Reality vs. Reverie

I don’t remember many details, but I have a vague memory of reading a book when I was very young about a girl who was living in really bad circumstances, like a closet or something. Whenever she was put there (by a terrible parental figure, of course), she’d imagine a whole world of friends and adventures. When she was older and safe from the clutches of the Evil Parent, her doctors said that the biggest reason why she became a good, sane person was because of her imagination. Her rejection of reality is what saved her.

And it occurred to me today that I’ve kind of been living like that this year. Exaggerating my circumstances to make things feel a little brighter, a little more fun, rather than focusing too much on the fact that we’re all stuck in closets until this thing blows over.

I’m not stuck at home — I’m enjoying extra time with my family and working on my writing.

I’m not unable to meet my coworkers in person — I’m leveraging the amazing tools of video calls and benefiting from the heightened level of communication.

I’m not missing out on road trips — it’s just that they’ve become significantly shorter.

Granted my road trips include visits to the grocery store and going through the drive-thru lane for a dirty chai. But also — and mainly — taking walks around my neighborhood, and through my local parks. It’s the modern-day equivalent of going on safari.

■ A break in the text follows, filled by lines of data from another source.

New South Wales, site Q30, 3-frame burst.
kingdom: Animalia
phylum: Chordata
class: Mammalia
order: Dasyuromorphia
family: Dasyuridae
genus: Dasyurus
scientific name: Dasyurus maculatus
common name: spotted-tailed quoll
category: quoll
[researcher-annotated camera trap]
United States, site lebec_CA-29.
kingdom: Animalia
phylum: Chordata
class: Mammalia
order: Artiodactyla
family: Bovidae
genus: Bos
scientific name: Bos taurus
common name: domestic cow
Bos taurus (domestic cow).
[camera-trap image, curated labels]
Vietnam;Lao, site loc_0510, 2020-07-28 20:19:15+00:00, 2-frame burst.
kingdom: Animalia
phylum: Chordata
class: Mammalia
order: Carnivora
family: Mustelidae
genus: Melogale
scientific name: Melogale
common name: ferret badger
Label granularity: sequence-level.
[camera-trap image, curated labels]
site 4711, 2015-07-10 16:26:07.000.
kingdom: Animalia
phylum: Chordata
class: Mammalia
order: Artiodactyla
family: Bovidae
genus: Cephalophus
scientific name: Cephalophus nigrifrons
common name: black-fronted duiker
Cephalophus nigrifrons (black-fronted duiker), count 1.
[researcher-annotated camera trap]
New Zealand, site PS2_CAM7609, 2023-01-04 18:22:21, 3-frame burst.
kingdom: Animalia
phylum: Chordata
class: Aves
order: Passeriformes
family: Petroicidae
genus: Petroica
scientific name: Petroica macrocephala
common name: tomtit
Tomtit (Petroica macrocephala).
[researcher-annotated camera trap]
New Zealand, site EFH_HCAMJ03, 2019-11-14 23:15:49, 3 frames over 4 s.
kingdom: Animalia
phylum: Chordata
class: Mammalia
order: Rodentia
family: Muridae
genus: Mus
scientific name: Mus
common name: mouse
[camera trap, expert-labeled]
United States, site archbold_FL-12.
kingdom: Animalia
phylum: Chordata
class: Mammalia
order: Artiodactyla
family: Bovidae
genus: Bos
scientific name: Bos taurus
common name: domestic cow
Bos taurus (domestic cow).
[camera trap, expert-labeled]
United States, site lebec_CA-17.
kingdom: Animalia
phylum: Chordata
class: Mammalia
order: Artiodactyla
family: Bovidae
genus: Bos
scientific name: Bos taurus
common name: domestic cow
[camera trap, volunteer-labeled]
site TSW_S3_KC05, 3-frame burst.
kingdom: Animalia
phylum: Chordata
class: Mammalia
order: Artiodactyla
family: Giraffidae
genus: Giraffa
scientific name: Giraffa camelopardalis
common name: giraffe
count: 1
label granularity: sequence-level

And I adore it. I am a wanderer – I must wander – and I do!

The act of putting on my coat and donning – gasp – a pair of shoes, it changes my brain chemicals. My mental gears run a little faster. I’m convinced, somewhere in that dark clump of gray matter, that I’m about to go on a fun adventure. Anything can happen outside of my house’s walls. Anything!

Of course now it’s getting chilly out there, and I’m a major wuss when it comes to being in contact with even moderate coolness (I don’t even like opening my refrigerator), so I find myself having to be a little more creative – a little more all-inclusive – with my already broadened definition of keeping wandering and adventuring in my life.

Enter podcasts. Enter books. Enter Netflix and Amazon Prime video.

Because what I really love about traveling isn’t the movement from point A to point B. At the root of my intense affection for wandering, is the experience of seeing the world from a new angle. And if I’m doing it right, it’s the shared experience of that.

That’s why traveling partners are so key. Well, one of the main reasons, anyway.

So of course I love finding out that someone else is watching what I’m watching, listening to what I’m listening to. One of my significant other’s and my favorite things to do is “virtual dates”, where we’ll each load up a show, pause at the opening shot, and text the other when it’s time to press play. (And of course, we love to talk smack about the writing and performances as we watch — why would we do anything else?)

It keeps alive this sense of exploring things together. Finding and sharing something new, that wasn’t in our lives before that moment. It’s a kind of adventure.

Ah, bliss.

Oh, sorry, you’re waiting for me to make a significant point.

Alas, I don’t have anything grander or earth-shattering to share beyond that. It just occurred to me today that if I were stuck in a closet by some evil tyrant in the future, I think I’ve built up some pretty handy survival skills, and as long as they let me keep my Netflix and Spotify accounts, I think maybe I’d be alright.